Featuring 13 new pieces by emerging dancers and choreographers from across Edmonton and beyond, Dancefest@Nextfest looks to showcase dance artists who are hungry to perform in a city with little to obsolete opportunities for professional development.
Curated by Cheryl Fontaine, a past graduate of the now defunct Grant MacEwan dance program and Simon Fraser University, this is the second year she's organizing the dance portion of Nextfest, incorporating mentorship opportunities through Victoria School of Performing & Visual Arts and Strathcona High School.
"From experience and from my friends, and knowing the community, there's not a lot of performing opportunities in Edmonton unless you're presenting yourself," says Fontaine, who teaches dance in St Albert and was one part of the troupe New Dance Collective. "The community is tight and feel we are quite supportive of each other, but if you want to continue performing, you have to do the festivals and present yourself or start a collective or start collaborating with other artists. A perfect example is the Good Women Collective, who are students coming back to Edmonton to work."

▶ [Task brief] According to Fontaine in the article on Dancefest@Nextfest, why must Edmonton dancers who want to keep performing do festivals, present themselves, or form collectives? Answer in one to three sentences.

▶ [Raw records]
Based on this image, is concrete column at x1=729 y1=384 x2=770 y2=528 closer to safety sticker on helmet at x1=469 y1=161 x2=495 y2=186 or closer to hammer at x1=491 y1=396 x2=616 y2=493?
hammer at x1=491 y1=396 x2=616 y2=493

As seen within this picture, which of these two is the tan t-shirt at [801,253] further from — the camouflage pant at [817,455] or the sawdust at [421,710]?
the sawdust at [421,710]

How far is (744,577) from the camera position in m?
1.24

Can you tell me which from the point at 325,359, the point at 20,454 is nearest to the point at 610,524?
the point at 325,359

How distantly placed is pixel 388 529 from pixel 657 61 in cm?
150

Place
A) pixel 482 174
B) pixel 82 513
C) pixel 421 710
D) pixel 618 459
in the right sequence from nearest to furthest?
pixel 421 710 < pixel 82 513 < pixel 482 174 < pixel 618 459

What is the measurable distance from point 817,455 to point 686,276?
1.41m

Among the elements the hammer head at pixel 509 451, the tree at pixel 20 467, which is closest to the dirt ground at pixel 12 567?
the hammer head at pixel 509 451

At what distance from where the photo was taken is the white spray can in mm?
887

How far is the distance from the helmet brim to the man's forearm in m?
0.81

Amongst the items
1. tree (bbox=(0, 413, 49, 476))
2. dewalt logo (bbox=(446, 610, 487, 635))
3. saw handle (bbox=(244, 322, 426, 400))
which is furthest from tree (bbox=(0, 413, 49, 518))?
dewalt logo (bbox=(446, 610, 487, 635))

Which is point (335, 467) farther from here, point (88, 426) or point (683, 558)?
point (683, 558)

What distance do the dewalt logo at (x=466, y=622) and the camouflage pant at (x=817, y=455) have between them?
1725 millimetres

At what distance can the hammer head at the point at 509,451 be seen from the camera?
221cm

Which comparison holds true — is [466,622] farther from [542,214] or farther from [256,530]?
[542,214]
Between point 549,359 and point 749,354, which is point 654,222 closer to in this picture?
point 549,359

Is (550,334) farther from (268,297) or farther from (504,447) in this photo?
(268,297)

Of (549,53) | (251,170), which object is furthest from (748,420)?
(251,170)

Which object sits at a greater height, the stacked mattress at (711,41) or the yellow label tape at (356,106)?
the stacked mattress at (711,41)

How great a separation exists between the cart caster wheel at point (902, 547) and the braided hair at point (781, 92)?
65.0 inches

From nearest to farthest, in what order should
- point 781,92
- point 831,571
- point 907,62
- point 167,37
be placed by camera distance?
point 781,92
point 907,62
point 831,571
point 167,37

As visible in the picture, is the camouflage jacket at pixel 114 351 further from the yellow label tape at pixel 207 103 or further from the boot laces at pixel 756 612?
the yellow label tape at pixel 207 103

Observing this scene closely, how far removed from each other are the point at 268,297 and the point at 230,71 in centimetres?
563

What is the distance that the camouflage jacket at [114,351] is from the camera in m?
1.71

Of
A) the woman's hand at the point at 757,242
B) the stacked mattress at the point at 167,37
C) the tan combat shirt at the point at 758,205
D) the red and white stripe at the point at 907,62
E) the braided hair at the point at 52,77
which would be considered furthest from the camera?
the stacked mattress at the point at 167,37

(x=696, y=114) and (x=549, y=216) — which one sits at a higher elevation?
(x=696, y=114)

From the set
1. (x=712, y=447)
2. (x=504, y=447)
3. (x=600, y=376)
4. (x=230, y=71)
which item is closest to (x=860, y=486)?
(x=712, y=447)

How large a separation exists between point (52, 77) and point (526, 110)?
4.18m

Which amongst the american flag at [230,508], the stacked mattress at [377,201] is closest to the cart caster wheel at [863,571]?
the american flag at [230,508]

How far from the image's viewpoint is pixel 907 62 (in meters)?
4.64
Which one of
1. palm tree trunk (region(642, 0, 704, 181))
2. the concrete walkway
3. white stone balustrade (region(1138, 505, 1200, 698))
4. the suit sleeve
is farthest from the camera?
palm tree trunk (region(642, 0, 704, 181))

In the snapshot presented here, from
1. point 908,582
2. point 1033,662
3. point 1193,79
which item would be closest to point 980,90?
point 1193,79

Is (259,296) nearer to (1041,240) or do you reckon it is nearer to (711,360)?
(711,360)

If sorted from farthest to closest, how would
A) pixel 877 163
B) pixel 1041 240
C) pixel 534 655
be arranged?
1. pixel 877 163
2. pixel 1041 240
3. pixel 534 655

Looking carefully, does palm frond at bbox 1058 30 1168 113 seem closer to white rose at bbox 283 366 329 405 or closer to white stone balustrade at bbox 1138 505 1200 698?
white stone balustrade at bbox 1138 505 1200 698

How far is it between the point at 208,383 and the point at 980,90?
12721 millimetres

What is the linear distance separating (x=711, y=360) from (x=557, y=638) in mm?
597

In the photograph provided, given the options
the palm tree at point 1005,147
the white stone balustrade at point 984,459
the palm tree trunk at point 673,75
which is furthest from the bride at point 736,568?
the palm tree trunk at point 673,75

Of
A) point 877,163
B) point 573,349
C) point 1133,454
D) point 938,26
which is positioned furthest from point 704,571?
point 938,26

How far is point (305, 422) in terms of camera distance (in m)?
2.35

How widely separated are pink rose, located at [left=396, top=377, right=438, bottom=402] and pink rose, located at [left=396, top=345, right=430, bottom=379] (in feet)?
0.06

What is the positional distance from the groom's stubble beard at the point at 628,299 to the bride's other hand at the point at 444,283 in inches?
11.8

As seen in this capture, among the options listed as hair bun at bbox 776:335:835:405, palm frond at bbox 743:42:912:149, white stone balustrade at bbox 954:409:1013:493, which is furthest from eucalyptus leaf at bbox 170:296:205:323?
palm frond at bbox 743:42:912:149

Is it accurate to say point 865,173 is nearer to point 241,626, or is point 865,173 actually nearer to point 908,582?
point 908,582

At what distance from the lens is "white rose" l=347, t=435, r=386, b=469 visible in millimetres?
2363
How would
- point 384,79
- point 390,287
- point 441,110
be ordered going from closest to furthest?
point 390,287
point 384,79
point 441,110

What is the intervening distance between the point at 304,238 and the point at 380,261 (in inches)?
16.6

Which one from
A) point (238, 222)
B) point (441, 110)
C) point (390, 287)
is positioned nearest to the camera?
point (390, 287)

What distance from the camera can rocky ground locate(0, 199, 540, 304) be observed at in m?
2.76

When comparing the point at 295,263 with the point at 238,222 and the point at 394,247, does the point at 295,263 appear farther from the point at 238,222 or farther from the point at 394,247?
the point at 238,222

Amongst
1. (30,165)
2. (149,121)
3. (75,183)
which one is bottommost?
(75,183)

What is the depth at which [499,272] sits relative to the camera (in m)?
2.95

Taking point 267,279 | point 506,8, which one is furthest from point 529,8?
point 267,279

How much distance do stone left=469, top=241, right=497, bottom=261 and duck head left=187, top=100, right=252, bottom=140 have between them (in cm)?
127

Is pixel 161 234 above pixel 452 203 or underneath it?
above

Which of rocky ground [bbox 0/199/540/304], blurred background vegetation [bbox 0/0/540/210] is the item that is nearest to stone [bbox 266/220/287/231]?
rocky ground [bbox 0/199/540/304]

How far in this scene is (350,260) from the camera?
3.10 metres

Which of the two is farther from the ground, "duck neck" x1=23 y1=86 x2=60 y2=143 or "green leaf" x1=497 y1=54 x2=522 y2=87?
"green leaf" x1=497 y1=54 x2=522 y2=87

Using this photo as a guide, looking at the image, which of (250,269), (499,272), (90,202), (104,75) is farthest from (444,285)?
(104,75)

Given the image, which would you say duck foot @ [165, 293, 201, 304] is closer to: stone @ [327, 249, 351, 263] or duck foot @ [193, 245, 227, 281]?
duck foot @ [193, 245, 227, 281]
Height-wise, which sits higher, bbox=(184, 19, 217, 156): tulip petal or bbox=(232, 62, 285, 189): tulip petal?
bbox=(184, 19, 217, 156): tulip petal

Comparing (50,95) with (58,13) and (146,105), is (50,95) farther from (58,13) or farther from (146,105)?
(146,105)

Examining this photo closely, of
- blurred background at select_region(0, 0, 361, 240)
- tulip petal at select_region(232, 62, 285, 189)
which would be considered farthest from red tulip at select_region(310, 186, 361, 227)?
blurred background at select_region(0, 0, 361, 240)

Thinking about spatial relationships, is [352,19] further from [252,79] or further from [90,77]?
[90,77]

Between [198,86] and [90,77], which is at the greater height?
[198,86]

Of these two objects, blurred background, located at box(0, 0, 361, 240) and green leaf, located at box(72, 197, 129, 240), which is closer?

▶ [Result of this task] Fontaine says there are not a lot of performing opportunities in Edmonton unless dancers present themselves. So although the community is tight and supportive, continuing to perform means doing festivals, self-presenting, starting a collective or collaborating with other artists.